Captioned web images:
▬▬▬
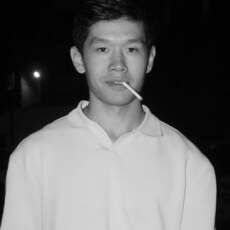 Фотография мужчины Мухтар, 25 лет из г. Астана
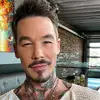 David Bromstad - @davidbromstad042 - TikTok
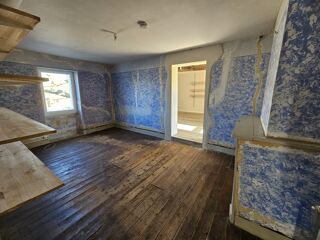  Maison � vendre 5 pi�ces 118 m�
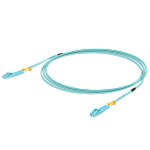  UniFi ODN Cable 3 м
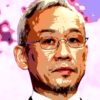 西村雅彦 現在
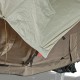 ΣΚΗΝΗ ΟΡΟΦΗΣ SKYRISE HD MEDIUM 243x142 x122cm YAKIMA Σκηνές Οροφής και Τέντες ΣΚΗΝΗ ΟΡΟΦΗΣ SKYRISE HD MEDIUM 243x142 x122cm YAKIMA Σκηνές Οροφής και Τέντες
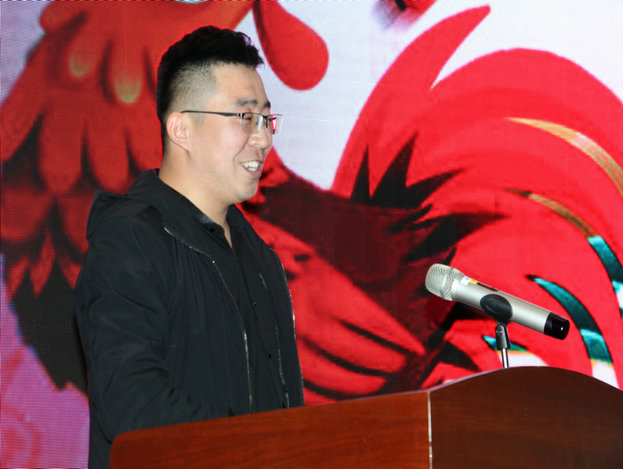 乐动（中国）LEDONG·官方网页版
▬▬▬
Directions for this task: Leave the pictures out and print the records above exactly as they stand.

Solution for this problem:
 Фотография мужчины Мухтар, 25 лет из г. Астана
 David Bromstad - @davidbromstad042 - TikTok
  Maison � vendre 5 pi�ces 118 m�
  UniFi ODN Cable 3 м
 西村雅彦 現在
 ΣΚΗΝΗ ΟΡΟΦΗΣ SKYRISE HD MEDIUM 243x142 x122cm YAKIMA Σκηνές Οροφής και Τέντες ΣΚΗΝΗ ΟΡΟΦΗΣ SKYRISE HD MEDIUM 243x142 x122cm YAKIMA Σκηνές Οροφής και Τέντες
 乐动（中国）LEDONG·官方网页版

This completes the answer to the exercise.